- O QUE FAZER -
Reproduza integralmente o trecho sobre os corais invasores no litoral do Rio de Janeiro.

O Globo, Ciência, p. 30
13 de Jun de 2007

Imigração indesejada
Trazidas por navios, espécies alienígenas de corais invadem litoral do Rio

Carlos Albuquerque

A invasão dos corais alienígenas poderia ser o título de um filme B de ficção-científica. Mas trata-se de uma história 100% real e de tons dramáticos. Ela está acontecendo no litoral do Rio de Janeiro, ameaçando o ecossistema marinho e causando a perda da biodiversidade. O alerta é da bióloga Alline Figueira de Paula, que estuda o tema desde 2002.
- As invasões biológicas, que compreendem a chegada, o estabelecimento e a expansão de uma espécie fora da área de sua distribuição geográfica natural, estão hoje entre as principais causas da perda de biodiversidade no planeta - explica ela. - E isso está acontecendo no estado do Rio de Janeiro com os corais Tubastraea coccinea e Tubastraea tagusensis, que estão roubando o lugar de espécies marinhas nativas, como algas, esponjas, moluscos e outros corais.
Essas espécies chegaram em águas brasileiras incrustadas em plataformas de petróleo e colonizaram os costões rochosos da Baía da Ilha Grande na década de 90.
Desde então, esses corais já se espalharam para a Região dos Lagos e Paraty, ocupando grande parte do espaço disponível para as espécies nativas.
O vetor para que essa invasão ocorra é a chamada água de lastro, a água usada por embarcações (como petroleiros ou navios comerciais) para manter sua estabilidade. Recolhida em um porto e despejada em outro, para equilibrar o peso, a água de lastro acaba transportando espécies de uma parte a outra. Muitas vezes, isso faz com que um organismo vá parar num habitat onde não tem predadores, o que, ironicamente, causa um desequilíbrio ambiental, que pode trazer graves problemas de saúde.

- LINHAS EXIBIDAS -
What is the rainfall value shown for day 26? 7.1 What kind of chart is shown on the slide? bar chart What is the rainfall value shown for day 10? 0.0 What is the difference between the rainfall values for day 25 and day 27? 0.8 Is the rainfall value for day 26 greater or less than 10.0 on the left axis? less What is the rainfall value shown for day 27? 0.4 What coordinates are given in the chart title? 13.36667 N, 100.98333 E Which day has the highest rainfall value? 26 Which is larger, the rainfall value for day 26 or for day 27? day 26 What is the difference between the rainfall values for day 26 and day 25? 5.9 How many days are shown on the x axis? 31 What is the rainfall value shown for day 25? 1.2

---

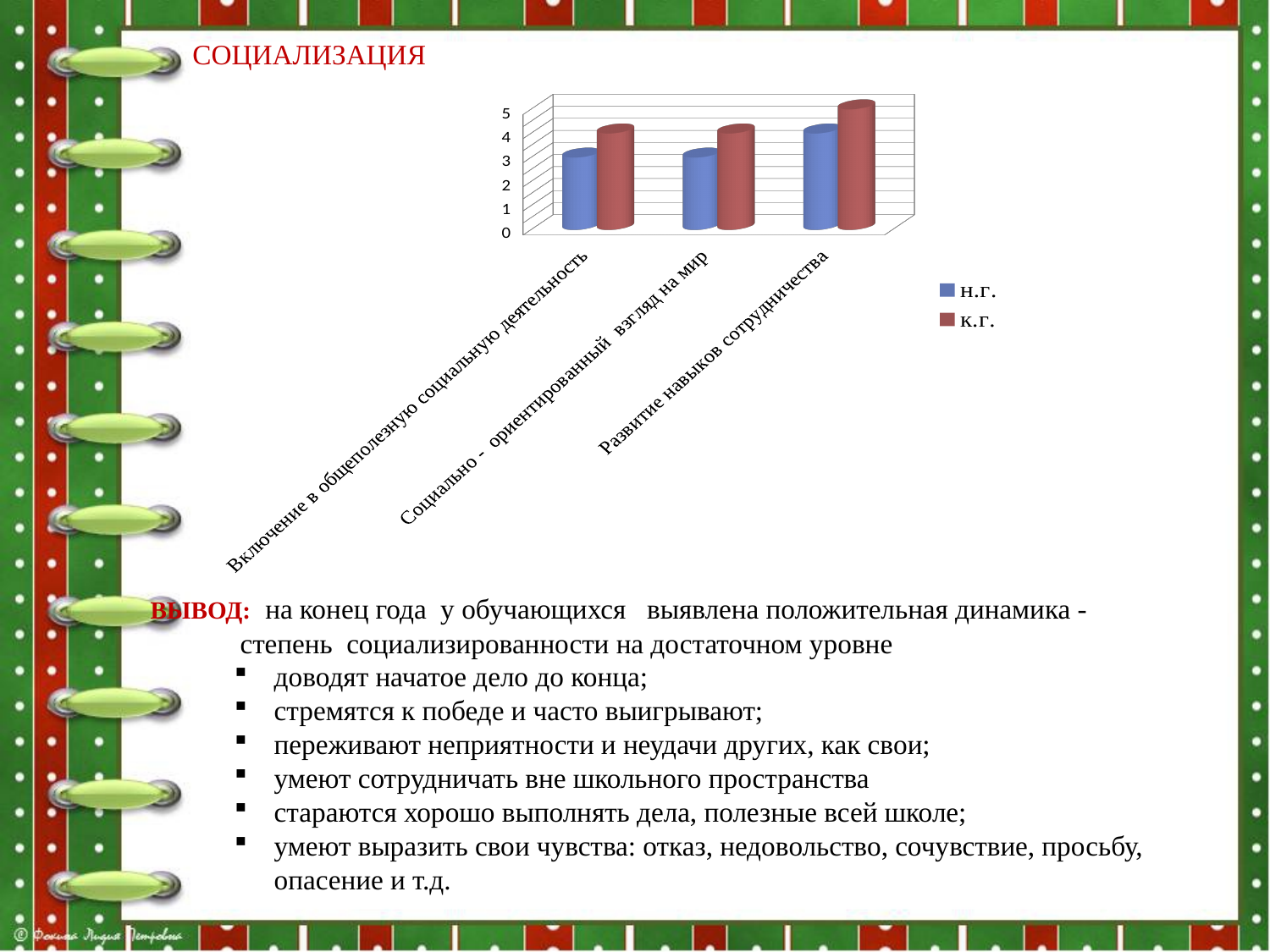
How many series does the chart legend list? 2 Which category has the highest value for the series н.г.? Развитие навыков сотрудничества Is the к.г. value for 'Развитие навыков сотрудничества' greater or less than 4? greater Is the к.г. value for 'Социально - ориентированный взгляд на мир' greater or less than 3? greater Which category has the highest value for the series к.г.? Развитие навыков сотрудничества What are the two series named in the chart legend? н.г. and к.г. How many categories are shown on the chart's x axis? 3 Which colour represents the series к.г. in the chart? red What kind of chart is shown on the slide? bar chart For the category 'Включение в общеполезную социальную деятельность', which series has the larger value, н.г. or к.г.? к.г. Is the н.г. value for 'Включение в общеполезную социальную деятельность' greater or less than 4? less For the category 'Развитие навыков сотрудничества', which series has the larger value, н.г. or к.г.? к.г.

- RESPOSTA ESCRITA -
O Globo, Ciência, p. 30
13 de Jun de 2007

Imigração indesejada
Trazidas por navios, espécies alienígenas de corais invadem litoral do Rio

Carlos Albuquerque

A invasão dos corais alienígenas poderia ser o título de um filme B de ficção-científica. Mas trata-se de uma história 100% real e de tons dramáticos. Ela está acontecendo no litoral do Rio de Janeiro, ameaçando o ecossistema marinho e causando a perda da biodiversidade. O alerta é da bióloga Alline Figueira de Paula, que estuda o tema desde 2002.
- As invasões biológicas, que compreendem a chegada, o estabelecimento e a expansão de uma espécie fora da área de sua distribuição geográfica natural, estão hoje entre as principais causas da perda de biodiversidade no planeta - explica ela. - E isso está acontecendo no estado do Rio de Janeiro com os corais Tubastraea coccinea e Tubastraea tagusensis, que estão roubando o lugar de espécies marinhas nativas, como algas, esponjas, moluscos e outros corais.
Essas espécies chegaram em águas brasileiras incrustadas em plataformas de petróleo e colonizaram os costões rochosos da Baía da Ilha Grande na década de 90.
Desde então, esses corais já se espalharam para a Região dos Lagos e Paraty, ocupando grande parte do espaço disponível para as espécies nativas.
O vetor para que essa invasão ocorra é a chamada água de lastro, a água usada por embarcações (como petroleiros ou navios comerciais) para manter sua estabilidade. Recolhida em um porto e despejada em outro, para equilibrar o peso, a água de lastro acaba transportando espécies de uma parte a outra. Muitas vezes, isso faz com que um organismo vá parar num habitat onde não tem predadores, o que, ironicamente, causa um desequilíbrio ambiental, que pode trazer graves problemas de saúde.